Figure 4. Bioengineered miR-34a prodrug induced a G2 cell cycle arrest in osteosarcoma 143B cells.

(A) Comparison of flow cytometry histograms of propidium iodide-stained cells treated with vehicle, tRNA/MSA and tRNA/mir-34a. (B) Comparison of each cell cycle (G1, S and G2) phase percentage. (C) Images of biomarker Ki-67 fluorescence in 143B cells with different treatments. (D) Nuclear Ki-67 fluorescence intensities were compared for different treatments, which were quantitated with ImageJ software and normalized to the numbers of cells in corresponding groups. Cells were treated with 4 nM tRNA/mir-34a or tRNA/MSA, or the vehicle for 72 h, stained with propidium iodide, and flow cytometric analyses were conducted to define cell cycle phases.

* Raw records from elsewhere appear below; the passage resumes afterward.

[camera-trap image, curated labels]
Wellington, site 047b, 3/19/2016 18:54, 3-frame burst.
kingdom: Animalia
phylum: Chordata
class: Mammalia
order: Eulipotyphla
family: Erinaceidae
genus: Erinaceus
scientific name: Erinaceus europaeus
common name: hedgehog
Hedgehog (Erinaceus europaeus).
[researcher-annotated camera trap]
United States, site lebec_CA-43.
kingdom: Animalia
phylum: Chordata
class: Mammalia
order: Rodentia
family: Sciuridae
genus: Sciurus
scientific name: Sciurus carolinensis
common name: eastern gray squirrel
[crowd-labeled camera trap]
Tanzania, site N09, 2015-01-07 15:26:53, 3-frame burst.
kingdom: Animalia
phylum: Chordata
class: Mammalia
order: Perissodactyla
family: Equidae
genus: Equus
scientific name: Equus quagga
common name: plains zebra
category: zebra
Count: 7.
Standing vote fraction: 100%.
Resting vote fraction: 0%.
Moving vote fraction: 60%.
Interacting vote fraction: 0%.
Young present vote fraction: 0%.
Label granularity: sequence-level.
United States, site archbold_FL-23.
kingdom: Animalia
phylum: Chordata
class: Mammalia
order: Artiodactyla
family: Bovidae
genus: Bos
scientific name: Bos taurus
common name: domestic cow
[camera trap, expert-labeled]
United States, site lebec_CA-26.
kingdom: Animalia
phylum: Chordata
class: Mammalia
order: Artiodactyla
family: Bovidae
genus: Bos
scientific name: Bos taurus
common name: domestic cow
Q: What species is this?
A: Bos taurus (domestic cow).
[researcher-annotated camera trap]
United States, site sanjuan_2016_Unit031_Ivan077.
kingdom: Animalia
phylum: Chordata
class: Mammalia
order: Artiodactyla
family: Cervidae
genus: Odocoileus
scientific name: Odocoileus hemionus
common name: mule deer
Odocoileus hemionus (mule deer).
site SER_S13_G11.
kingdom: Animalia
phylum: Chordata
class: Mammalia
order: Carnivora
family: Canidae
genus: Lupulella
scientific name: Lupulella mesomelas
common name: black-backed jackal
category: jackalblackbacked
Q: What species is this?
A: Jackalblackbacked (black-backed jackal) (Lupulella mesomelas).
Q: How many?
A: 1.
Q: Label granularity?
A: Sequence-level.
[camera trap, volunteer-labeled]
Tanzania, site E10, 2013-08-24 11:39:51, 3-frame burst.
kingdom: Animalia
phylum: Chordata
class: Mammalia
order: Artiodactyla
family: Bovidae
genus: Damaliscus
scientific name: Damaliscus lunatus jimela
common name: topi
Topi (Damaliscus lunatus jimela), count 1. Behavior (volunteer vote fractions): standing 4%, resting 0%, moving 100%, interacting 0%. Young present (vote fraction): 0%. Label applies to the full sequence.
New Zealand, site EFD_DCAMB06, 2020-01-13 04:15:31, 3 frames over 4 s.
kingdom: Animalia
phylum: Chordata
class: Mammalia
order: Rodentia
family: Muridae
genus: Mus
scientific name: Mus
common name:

A different batch of treated cells were fixed with 10% formalin, stained with Alexa Fluor dye-labeled Ki-67 antibody, and counterstained with DAPI. Ki-67 fluorescence and DAPI-stained nuclei images were acquired with a confocal microscope. Values are mean ± SD of triplicate treatments. *P < 0.05, **P < 0.01, and ***P < 0.001 (two- or one-way ANOVA), as compared with either tRNA/MSA or vehicle treatment.